German Chancellor Angela Merkel urged quick agreement on a binding UN climate pact yesterday even as boycotts held back both US and UN work on the deal. Mrs Merkel, making the first address by a German leader to a joint session of the US Congress since...

German Chancellor Angela Merkel urged quick agreement on a binding UN climate pact yesterday even as boycotts held back both US and UN work on the deal.

Mrs Merkel, making the first address by a German leader to a joint session of the US Congress since Konrad Adenauer in 1957, said there was "no time to lose" on a pact meant to be agreed in Copenhagen at a UN conference on December 7-18.

"We need an agreement on one objective - global warming must not exceed two degrees Celsius," she said. "To achieve this, we need the readiness of all countries to accept internationally binding obligations," she said.

But work towards a new deal ran into obstacles in the US Senate and at UN negotiations this week in Barcelona, Spain, the last session before Copenhagen.

In Barcelona, African nations staged a day-long boycott of part of the 175-nation UN climate talks to demand far deeper 2020 cuts in greenhouse gas emissions by rich countries.

"People in Africa are suffering now, people are dying now, when the developed countries are not willing to express... ambitious reductions," Kemal Djemouai, chair of the African group, said.

The African nations agreed to lift the boycott yesterday evening after winning promises that industrialised nations would spend more time in Barcelona discussing cuts in emissions.

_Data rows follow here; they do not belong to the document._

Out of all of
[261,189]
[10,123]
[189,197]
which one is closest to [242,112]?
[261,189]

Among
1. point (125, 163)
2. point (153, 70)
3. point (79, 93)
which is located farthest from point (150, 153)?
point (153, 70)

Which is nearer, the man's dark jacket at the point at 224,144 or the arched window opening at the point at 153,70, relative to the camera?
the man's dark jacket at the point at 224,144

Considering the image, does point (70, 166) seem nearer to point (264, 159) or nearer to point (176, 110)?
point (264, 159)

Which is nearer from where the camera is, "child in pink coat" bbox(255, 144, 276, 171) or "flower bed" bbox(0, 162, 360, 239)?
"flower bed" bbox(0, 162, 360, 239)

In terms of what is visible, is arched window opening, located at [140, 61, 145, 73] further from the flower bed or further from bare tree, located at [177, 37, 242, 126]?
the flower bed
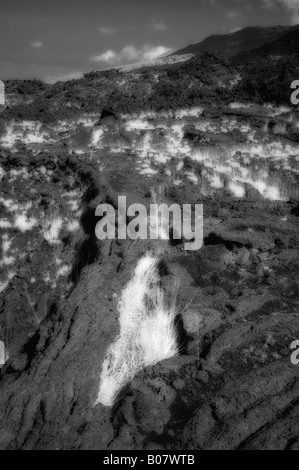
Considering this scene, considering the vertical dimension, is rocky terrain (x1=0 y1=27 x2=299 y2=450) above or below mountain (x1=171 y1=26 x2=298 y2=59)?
below

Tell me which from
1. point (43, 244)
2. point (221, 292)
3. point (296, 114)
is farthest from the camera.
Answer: point (296, 114)

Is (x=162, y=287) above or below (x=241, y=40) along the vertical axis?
below

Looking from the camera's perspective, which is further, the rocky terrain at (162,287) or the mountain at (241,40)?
the mountain at (241,40)

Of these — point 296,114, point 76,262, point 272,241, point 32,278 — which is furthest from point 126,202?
point 296,114

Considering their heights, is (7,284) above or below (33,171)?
below

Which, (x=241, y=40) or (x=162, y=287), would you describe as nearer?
(x=162, y=287)

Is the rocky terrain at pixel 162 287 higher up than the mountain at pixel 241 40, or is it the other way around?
the mountain at pixel 241 40

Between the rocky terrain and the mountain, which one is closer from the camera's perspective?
the rocky terrain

Disputes over emissions reductions are a main stumbling block to a Copenhagen deal.

In Washington, Senate Democrats on a key committee kicked off a debate on reducing US carbon dioxide pollution despite a boycott by Republicans who want to delay climate change legislation.

Senate Environment and Public Works Committee chairman Barbara Boxer began the session to discuss possible amendments to a climate change bill with all seven of the panel's Republican seats standing empty.

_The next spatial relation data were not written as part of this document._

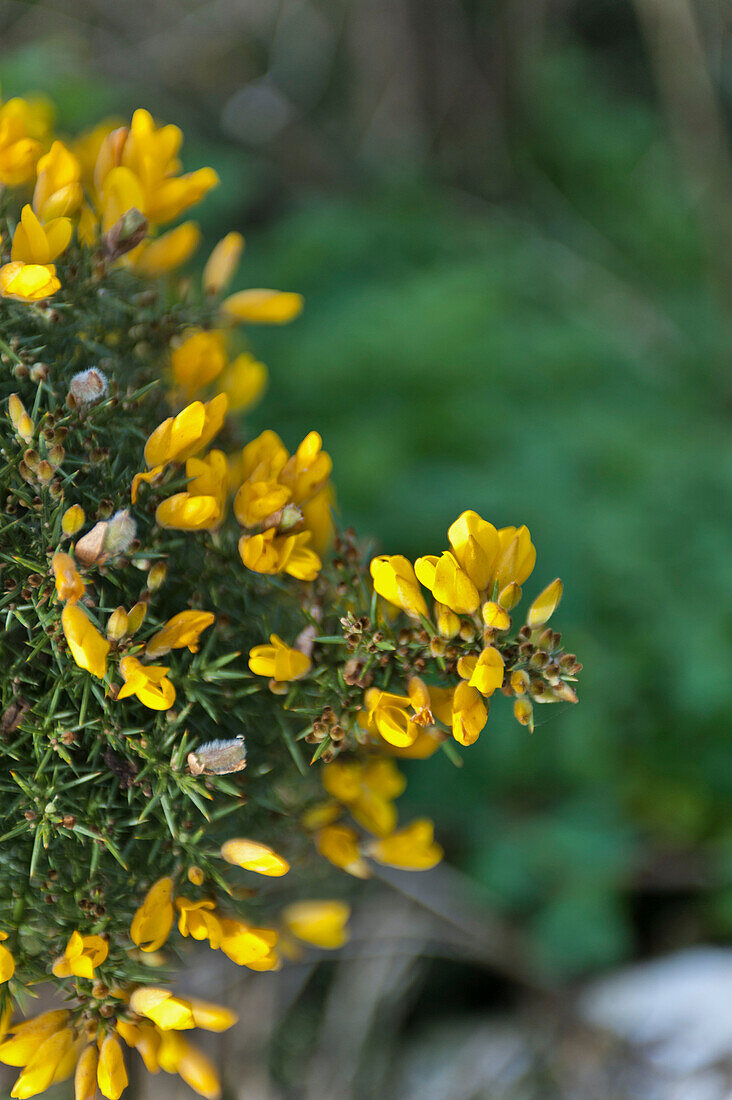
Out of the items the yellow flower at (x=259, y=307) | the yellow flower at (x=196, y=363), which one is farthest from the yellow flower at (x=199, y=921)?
the yellow flower at (x=259, y=307)

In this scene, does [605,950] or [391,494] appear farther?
[391,494]

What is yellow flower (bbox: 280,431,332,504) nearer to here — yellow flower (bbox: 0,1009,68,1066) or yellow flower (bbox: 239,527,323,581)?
yellow flower (bbox: 239,527,323,581)

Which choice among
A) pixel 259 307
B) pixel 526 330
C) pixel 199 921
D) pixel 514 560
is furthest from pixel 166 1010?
pixel 526 330

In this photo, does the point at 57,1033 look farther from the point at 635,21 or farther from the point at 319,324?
the point at 635,21

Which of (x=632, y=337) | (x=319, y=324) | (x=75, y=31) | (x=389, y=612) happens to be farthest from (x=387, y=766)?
(x=75, y=31)

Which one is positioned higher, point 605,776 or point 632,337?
point 632,337

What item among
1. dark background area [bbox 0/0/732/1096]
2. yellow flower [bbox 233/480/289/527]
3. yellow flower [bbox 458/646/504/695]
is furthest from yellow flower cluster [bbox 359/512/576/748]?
dark background area [bbox 0/0/732/1096]
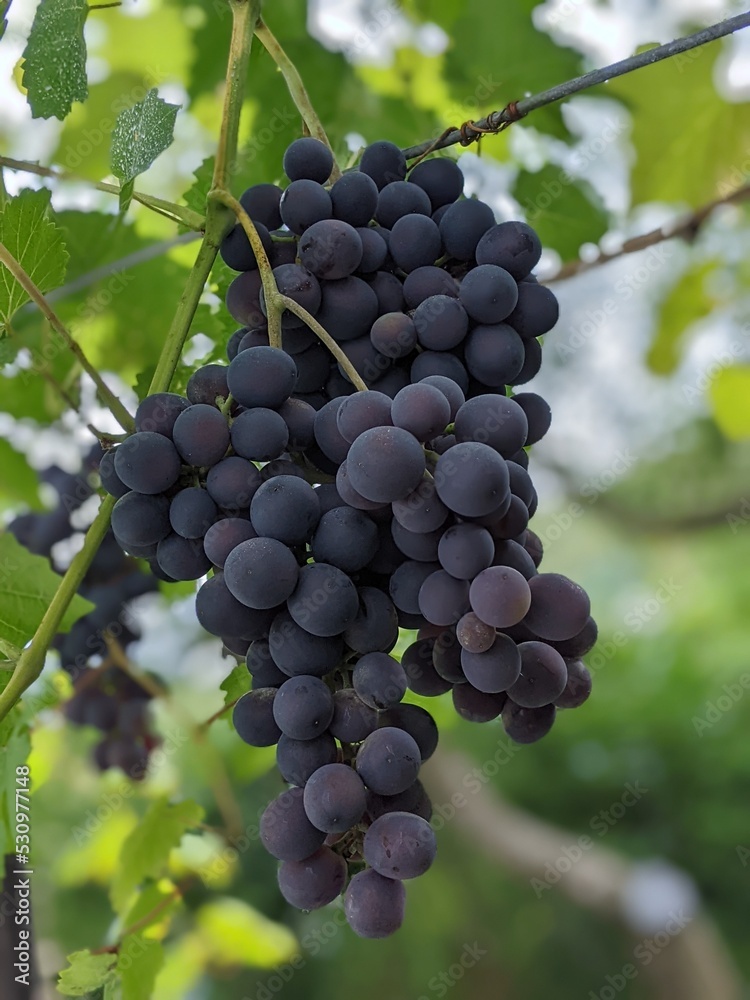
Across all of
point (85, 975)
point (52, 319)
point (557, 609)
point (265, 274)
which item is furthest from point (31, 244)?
point (85, 975)

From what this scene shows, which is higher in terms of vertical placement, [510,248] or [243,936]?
[510,248]

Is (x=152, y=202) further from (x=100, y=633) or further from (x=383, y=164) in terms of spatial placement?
(x=100, y=633)

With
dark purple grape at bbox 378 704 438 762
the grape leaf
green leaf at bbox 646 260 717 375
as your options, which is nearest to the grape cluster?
the grape leaf

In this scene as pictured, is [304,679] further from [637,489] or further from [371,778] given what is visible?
[637,489]

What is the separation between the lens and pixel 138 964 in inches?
25.6

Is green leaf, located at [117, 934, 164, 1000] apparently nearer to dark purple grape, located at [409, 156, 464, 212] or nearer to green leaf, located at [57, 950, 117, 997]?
green leaf, located at [57, 950, 117, 997]

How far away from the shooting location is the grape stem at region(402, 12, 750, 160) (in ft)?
1.42

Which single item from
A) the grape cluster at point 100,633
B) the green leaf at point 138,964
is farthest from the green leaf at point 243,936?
the green leaf at point 138,964

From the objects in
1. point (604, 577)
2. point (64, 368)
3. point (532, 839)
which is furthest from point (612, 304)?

"We have worked hard to get to this day," Ms Boxer said, detailing months of work on a bill she hopes her committee will approve in coming weeks, probably with only Democratic votes. Full US legislation is unlikely before Copenhagen.

The US Bill seeks to cut emissions of greenhouse gases by 20 per cent by 2020, from 2005 levels - a cut of about seven per cent below 1990 levels used as the benchmark for the Kyoto Protocol.

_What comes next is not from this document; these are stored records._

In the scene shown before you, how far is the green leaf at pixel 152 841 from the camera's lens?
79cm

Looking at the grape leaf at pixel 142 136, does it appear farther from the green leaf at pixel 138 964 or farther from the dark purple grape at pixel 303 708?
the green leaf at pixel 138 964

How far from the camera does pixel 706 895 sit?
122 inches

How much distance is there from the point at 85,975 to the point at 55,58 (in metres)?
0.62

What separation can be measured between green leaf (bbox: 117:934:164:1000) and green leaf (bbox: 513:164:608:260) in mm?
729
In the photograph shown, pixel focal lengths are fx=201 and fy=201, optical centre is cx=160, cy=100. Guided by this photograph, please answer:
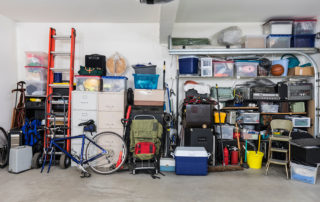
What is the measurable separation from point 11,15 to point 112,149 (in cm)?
364

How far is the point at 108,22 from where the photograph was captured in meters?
4.71

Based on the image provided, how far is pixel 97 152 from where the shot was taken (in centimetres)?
389

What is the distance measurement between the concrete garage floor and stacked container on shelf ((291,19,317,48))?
9.30 feet

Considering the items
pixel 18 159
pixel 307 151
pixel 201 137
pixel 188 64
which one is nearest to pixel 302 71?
pixel 307 151

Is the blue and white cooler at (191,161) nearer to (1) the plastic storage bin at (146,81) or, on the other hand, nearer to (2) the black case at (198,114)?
(2) the black case at (198,114)

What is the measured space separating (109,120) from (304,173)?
137 inches

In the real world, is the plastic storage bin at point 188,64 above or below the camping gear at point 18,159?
above

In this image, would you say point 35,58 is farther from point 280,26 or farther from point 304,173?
point 304,173

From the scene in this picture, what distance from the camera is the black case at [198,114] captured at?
388 centimetres

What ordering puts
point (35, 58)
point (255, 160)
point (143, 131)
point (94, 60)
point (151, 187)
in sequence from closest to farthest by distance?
1. point (151, 187)
2. point (143, 131)
3. point (255, 160)
4. point (35, 58)
5. point (94, 60)

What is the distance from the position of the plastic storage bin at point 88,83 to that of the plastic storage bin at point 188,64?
1.76m

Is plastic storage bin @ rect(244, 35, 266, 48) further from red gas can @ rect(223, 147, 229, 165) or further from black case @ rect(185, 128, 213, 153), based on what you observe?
red gas can @ rect(223, 147, 229, 165)

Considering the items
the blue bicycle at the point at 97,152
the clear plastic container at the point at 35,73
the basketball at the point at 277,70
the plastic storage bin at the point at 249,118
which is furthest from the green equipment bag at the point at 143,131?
the basketball at the point at 277,70

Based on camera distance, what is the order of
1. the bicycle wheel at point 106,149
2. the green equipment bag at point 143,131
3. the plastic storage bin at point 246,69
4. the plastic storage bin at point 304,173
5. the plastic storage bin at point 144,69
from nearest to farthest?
the plastic storage bin at point 304,173 < the green equipment bag at point 143,131 < the bicycle wheel at point 106,149 < the plastic storage bin at point 144,69 < the plastic storage bin at point 246,69
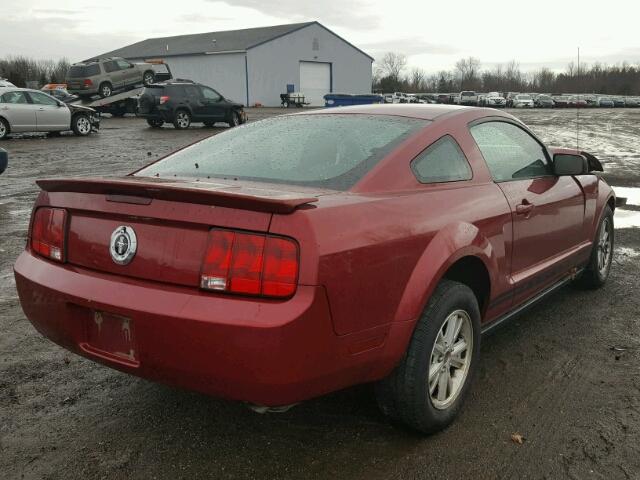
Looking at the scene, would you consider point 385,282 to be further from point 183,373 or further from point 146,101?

African nations want the rich to cut by at least 40 per cent below 1990 levels by 2020, saying that their people are suffering most from disruptions to water and food supplies.

In London, UN Secretary-General Ban Ki-moon said that a Copenhagen deal in December would be "a very important milestone". But he said it would not be a detailed legal text, reflecting a global scaling back of ambition for the meeting.

That view was echoed by the European Commission.